= ИСХОДНЫЙ ФРАГМЕНТ =
/---

Читаем Живая человеческая крепость полностью

...Уезжать «с повёрнутой назад головой» - это настолько «моё», что строчки Ваши просто рвут душу. Так у меня с Солигаличем, где родился и провёл первые пять лет жизни (а теперь вот только уезжаю и мучаюсь). Так с Ленинградом-Петербургом и окрестностя­ми, где провел 10 лучших (по возрасту) лет, годы учёбы. Спасибо Вам за чувства и за то, что умеете их назвать, как не сумеет никто другой. 

А я, хоть и рад всегда припасть «к милосердным Коленам», много тоскую и в тоске раз­ражаюсь не слишком далёкими умозрениями вроде отсутствия «общей судьбы» (на примере Набокова), вытекающих из этого если не враждебности, то безразличия и непонимания между особями даже в пределах одного народа и проч. Простите мне. Где собираются двое, чтобы оглянуться и возблагодарить Творца, - там и есть Церковь; другой я не признаю, да и не надо мне. 

Отдельное спасибо за память о Конецком; мы не были знакомы, но он близок мне дважды - как моряк и писатель; он из ярчайших в своем поколении, но, как ни странно, из тех, о ком нынче оказалось очень просто забыть. Вы беззаветно любите тех, с кем дружите или дружили; на их лицах свет Вашего дара любви; тут всегда симбиоз. Я понял это как следует только после Вашего «Подорожника». Да и всякий талант, всякое любимое лицо - соединение сил любимого и любящего, существующее затем уже как бы вне и помимо...

\---

= ПРЕДОСТАВЛЕННЫЕ ЗАПИСИ =
/---

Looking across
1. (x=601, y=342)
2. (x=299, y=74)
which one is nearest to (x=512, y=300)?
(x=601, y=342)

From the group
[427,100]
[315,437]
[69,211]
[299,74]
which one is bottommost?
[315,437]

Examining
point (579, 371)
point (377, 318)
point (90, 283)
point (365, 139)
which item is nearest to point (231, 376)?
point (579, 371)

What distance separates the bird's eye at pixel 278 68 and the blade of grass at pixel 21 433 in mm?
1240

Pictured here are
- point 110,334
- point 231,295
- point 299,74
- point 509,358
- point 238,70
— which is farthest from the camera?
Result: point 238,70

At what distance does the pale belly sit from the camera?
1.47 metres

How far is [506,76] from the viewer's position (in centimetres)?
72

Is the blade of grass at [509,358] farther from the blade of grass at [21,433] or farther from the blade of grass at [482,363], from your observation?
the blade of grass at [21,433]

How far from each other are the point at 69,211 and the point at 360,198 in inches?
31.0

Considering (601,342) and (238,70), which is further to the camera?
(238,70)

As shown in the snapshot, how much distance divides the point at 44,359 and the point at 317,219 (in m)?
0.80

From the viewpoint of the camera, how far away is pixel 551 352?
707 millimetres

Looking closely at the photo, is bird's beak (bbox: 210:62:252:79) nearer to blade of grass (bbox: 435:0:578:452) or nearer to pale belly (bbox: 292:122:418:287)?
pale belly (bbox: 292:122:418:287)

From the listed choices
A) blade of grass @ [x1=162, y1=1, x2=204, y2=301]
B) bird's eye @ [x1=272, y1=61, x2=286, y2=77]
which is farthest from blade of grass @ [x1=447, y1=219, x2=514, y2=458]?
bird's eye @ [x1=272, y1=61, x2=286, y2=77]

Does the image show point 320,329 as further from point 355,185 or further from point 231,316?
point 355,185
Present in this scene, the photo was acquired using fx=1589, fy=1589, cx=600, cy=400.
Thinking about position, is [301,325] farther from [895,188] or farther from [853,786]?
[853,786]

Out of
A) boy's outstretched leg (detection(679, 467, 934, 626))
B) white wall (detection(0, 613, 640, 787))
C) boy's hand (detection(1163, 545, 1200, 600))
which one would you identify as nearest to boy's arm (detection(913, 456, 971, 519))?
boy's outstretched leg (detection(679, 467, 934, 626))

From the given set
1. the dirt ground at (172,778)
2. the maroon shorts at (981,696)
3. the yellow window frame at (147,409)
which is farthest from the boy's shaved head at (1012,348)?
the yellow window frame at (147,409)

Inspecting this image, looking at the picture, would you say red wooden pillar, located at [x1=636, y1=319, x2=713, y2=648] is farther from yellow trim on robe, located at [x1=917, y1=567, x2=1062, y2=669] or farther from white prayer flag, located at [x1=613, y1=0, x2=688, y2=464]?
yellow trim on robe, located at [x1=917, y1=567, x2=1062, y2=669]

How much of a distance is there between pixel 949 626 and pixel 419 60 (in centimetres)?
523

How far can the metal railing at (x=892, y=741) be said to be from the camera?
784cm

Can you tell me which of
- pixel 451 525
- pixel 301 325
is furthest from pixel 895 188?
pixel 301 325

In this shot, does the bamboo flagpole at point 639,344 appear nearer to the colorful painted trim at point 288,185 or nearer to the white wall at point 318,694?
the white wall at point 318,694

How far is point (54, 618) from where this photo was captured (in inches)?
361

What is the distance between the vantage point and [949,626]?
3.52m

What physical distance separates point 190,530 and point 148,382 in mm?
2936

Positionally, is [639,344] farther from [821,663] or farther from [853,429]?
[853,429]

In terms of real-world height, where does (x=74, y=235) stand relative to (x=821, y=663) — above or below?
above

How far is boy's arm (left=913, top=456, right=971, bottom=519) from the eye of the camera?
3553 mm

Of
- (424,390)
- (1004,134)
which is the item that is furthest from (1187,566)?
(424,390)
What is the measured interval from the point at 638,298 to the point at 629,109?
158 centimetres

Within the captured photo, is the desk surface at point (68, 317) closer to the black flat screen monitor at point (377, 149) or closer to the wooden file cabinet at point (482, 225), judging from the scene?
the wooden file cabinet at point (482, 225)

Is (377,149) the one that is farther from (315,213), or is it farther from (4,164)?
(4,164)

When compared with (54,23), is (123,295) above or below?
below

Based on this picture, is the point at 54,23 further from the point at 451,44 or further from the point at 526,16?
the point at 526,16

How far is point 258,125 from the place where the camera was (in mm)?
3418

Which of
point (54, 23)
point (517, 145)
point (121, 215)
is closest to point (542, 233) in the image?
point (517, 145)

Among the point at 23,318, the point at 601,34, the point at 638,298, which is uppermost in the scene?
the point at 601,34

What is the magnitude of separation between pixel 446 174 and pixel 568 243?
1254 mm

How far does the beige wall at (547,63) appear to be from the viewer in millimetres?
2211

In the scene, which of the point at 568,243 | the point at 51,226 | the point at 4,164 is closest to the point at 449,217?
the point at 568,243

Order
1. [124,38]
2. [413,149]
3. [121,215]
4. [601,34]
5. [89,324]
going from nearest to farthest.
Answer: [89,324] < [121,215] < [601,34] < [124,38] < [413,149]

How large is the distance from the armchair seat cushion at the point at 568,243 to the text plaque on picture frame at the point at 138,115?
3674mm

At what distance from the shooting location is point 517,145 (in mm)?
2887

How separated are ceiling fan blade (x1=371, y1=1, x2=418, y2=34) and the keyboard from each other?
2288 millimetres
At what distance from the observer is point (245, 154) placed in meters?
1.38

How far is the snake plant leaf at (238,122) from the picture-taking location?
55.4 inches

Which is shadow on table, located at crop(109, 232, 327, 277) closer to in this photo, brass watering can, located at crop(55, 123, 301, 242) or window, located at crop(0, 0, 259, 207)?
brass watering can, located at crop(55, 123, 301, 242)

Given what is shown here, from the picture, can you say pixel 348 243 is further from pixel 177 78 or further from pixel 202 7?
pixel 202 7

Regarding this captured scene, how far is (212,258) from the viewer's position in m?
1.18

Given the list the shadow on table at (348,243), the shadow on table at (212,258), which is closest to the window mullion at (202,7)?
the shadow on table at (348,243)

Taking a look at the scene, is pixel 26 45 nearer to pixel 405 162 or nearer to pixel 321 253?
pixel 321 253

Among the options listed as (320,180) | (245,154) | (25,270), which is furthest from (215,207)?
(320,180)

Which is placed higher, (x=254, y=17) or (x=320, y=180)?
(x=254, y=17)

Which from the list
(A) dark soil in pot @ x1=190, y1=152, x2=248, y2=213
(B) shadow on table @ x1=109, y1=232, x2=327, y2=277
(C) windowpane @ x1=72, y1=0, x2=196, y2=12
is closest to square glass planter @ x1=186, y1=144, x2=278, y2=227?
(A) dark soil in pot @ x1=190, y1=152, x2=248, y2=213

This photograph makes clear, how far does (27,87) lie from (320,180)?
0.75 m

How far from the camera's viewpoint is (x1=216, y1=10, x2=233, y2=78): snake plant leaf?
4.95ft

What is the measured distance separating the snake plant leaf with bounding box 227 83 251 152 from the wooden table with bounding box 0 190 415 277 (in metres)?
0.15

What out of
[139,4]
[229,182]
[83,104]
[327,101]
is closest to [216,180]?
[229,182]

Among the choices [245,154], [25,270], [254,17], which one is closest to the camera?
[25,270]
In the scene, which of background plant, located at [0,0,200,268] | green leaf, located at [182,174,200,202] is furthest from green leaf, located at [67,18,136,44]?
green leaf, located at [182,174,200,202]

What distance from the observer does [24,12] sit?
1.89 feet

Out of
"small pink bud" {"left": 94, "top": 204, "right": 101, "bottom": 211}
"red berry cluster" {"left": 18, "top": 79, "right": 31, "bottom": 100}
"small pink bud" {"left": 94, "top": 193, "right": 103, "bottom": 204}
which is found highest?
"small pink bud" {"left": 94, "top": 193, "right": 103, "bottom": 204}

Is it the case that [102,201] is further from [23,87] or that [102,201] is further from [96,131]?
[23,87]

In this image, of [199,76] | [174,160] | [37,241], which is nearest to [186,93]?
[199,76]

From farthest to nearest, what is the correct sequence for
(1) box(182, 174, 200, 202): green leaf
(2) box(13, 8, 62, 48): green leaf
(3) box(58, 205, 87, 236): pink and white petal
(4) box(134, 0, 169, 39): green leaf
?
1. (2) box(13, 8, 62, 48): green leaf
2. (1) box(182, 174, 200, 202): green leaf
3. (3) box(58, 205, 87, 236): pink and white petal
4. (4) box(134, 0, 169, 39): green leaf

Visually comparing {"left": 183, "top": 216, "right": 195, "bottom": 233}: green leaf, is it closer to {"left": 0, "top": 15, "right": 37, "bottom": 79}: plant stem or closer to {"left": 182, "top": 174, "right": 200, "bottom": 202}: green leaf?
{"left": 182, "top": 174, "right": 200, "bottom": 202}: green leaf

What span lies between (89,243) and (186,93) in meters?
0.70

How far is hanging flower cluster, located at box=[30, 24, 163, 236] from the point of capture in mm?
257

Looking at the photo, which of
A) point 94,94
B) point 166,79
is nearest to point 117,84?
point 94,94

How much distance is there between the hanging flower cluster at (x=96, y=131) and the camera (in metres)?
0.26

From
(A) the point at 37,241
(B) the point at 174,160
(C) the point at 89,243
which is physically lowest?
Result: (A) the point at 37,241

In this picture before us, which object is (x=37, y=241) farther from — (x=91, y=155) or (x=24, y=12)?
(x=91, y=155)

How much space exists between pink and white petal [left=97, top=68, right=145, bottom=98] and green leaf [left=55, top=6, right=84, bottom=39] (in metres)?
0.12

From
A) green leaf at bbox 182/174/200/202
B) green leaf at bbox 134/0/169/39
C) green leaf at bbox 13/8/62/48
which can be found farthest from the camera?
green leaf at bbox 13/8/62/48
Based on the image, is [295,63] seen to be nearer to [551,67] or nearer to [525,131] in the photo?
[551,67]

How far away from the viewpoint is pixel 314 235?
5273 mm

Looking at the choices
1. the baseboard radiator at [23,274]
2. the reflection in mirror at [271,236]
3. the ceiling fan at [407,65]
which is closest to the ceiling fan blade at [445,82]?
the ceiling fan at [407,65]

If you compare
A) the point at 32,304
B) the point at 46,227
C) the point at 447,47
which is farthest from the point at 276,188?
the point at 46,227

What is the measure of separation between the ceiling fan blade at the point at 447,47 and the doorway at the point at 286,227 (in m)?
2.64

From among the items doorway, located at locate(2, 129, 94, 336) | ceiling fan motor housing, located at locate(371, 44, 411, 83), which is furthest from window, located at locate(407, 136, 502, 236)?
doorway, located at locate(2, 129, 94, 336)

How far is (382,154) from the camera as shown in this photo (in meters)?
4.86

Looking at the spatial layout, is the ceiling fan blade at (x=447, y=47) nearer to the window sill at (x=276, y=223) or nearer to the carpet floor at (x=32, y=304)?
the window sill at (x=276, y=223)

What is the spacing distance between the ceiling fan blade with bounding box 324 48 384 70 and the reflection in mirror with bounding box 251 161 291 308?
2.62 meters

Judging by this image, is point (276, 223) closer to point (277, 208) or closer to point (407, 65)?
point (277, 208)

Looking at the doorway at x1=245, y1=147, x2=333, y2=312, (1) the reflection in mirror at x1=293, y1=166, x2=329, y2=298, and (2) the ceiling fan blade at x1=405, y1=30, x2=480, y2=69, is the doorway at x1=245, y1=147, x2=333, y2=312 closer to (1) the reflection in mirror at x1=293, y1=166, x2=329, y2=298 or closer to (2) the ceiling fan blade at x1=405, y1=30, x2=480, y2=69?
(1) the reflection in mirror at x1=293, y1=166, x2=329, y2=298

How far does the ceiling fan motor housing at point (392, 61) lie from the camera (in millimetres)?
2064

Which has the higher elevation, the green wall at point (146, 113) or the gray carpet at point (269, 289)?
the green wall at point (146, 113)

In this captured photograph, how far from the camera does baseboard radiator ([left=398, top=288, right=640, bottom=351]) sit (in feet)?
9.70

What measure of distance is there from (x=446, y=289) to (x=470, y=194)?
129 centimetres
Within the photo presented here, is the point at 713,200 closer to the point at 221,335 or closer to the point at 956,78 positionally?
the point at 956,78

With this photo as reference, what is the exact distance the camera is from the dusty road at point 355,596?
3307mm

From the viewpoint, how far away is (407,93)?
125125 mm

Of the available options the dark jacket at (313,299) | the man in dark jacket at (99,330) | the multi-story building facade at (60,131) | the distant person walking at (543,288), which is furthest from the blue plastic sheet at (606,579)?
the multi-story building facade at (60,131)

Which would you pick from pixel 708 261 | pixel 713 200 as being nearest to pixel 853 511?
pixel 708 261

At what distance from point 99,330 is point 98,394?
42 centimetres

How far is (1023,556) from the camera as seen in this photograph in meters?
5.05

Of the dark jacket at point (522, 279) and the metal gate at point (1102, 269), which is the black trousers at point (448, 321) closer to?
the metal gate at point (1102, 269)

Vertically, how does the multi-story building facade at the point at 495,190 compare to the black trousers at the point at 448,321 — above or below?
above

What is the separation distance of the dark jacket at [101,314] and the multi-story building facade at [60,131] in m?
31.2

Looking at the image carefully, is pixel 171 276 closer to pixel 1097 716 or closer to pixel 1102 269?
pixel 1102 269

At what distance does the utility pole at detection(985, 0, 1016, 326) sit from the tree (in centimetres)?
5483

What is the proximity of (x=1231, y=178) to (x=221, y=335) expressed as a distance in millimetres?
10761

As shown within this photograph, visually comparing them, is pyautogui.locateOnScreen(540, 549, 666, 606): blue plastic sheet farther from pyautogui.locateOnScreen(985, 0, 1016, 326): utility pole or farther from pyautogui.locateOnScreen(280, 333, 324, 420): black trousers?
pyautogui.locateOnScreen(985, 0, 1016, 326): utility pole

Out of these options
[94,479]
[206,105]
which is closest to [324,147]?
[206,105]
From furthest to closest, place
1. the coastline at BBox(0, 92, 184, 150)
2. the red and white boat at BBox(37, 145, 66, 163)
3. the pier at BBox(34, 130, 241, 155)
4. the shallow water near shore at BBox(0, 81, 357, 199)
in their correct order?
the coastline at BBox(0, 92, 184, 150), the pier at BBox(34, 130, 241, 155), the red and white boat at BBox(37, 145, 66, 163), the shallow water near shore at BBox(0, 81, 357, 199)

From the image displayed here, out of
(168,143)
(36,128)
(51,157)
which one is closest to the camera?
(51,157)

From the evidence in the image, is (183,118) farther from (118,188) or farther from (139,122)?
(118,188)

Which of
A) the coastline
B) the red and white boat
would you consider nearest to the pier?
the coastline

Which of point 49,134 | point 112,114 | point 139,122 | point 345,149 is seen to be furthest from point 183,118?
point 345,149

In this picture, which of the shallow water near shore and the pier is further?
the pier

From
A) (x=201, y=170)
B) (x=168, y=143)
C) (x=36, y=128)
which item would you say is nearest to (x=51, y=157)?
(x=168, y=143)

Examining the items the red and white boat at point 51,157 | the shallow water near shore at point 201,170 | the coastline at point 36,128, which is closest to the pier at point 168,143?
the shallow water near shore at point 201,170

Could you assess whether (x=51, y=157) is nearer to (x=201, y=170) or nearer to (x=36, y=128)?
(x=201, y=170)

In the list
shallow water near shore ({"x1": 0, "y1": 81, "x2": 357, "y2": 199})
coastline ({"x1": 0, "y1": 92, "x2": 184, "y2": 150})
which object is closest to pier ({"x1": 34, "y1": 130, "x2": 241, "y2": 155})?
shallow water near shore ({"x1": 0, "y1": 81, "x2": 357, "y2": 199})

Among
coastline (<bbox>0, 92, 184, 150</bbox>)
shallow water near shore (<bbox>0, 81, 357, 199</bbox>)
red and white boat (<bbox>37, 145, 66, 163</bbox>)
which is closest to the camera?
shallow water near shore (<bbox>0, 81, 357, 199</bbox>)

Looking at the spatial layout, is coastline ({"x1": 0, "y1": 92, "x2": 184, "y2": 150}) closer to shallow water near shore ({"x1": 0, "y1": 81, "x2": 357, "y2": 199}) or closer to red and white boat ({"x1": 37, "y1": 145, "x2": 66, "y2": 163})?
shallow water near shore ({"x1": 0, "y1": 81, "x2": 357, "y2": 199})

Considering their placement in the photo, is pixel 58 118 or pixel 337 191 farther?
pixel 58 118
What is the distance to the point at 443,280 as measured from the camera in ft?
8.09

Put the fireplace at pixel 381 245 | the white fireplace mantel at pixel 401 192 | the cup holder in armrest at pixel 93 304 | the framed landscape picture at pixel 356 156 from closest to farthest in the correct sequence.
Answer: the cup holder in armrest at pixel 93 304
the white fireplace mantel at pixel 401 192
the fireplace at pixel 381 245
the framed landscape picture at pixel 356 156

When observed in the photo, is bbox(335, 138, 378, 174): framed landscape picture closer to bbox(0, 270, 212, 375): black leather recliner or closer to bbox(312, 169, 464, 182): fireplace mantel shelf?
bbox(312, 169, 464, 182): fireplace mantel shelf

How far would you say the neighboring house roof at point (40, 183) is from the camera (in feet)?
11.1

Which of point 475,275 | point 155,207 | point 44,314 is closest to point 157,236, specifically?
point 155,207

\---

= ФОРМУЛИРОВКА ЗАДАНИЯ =
Сократите абзац фрагмента, который начинается словами «Отдельное спасибо за память о Конецком», сохранив его основные факты.

= ОТВЕТ НА ЗАДАНИЕ =
Спасибо за память о Конецком: мы не были знакомы, но он близок мне как моряк и писатель. Он один из ярчайших в своём поколении, и всё же о нём сейчас легко забыли. Вы беззаветно любите друзей, и на их лицах свет Вашего дара любви; это всегда симбиоз, и я вполне понял это лишь после Вашего «Подорожника». Всякий талант и всякое любимое лицо соединяют силы любимого и любящего и затем существуют как бы сами по себе.